DOCUMENT EXCERPT:
기록: UCL Course on RL 요약 및 정리 (Lecture 6: Value Function Approximation)

This post covers Lecture 6: Value Function Approximation (davidsilver.uk) 


Lecture Goal
  • Learn how to deal with a large-scale (potentially continuous) state space with RL
  • Learn value function approximation
  • Learn Deep Q-Network (DQN) and batch methods
Credit: Find order of polynomial approximation and LeastSquares for given datapoints

Value Function Approximation
  • Lookup table
    • Table store an entry for each lookup index.
    • Value-state
      • Index = \(\forall s \in S\), where \(S\) is a finite and discrete state space
      • Entry = \(V(s)\)
    • Action-state
      • Or every state-action pair \(s, a\) has an entry \(Q(s,a)\)
      • Or every state \(s\) has entries \(Q(s,a)\) for all actions \(a \in A\)

[Stored data entries]
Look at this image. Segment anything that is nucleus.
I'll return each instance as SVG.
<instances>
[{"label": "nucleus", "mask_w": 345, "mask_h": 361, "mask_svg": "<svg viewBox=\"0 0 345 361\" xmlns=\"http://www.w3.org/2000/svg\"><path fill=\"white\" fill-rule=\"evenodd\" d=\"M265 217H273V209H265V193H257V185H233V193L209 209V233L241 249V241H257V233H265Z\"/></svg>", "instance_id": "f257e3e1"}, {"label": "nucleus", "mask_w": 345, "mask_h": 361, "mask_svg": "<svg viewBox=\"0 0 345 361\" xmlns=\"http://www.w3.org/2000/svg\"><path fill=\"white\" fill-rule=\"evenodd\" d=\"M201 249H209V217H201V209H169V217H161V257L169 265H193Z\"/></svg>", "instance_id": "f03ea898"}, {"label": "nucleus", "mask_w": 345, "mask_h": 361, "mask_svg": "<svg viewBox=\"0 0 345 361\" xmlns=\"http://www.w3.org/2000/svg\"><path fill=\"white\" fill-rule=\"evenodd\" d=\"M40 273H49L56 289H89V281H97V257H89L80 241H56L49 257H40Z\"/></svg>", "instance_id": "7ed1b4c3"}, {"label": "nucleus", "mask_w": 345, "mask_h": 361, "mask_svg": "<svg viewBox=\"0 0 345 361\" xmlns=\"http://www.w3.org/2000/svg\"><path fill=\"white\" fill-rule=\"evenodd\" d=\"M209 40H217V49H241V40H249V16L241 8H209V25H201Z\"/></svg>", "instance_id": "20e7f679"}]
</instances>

TASKS TO PERFORM:
a) In the value function approximation notes, what entry does a value-state lookup table hold for each index?
b) Check each statement against the value function approximation notes. Answer yes or no for each, and quote the deciding words. (i) One lecture goal is learning Deep Q-Network (DQN) and batch methods. (ii) For the value-state lookup table, S is a continuous state space. (iii) A lookup table stores an entry for each lookup index.
c) Resume the value function approximation notes after their final line.

ANSWERS FOR THE EXERCISE:
a) V(s)

b)
(i) Yes: "Learn Deep Q-Network (DQN) and batch methods"
(ii) No: "a finite and discrete state space"
(iii) Yes: "Table store an entry for each lookup index."

c)
    • So far, we have represented a value function by a lookup table.
  • Large MDPs
    • Memory inefficiency: too many states or actions to store in memory
    • Too slow to learn the value of each state individually
      • Note: neighboring states might strongly correlate with each other, and we may utilize the characteristic to learn a value function.
  • Solution for large MDPs
    • Estimate a value function with function approximation
      • \(\hat{v}(s,\mathbf{w}) \approx v_{\pi}(s)\)
        or \(\hat{q}(s,a,\mathbf{w}) \approx q_{\pi}(s,a)\)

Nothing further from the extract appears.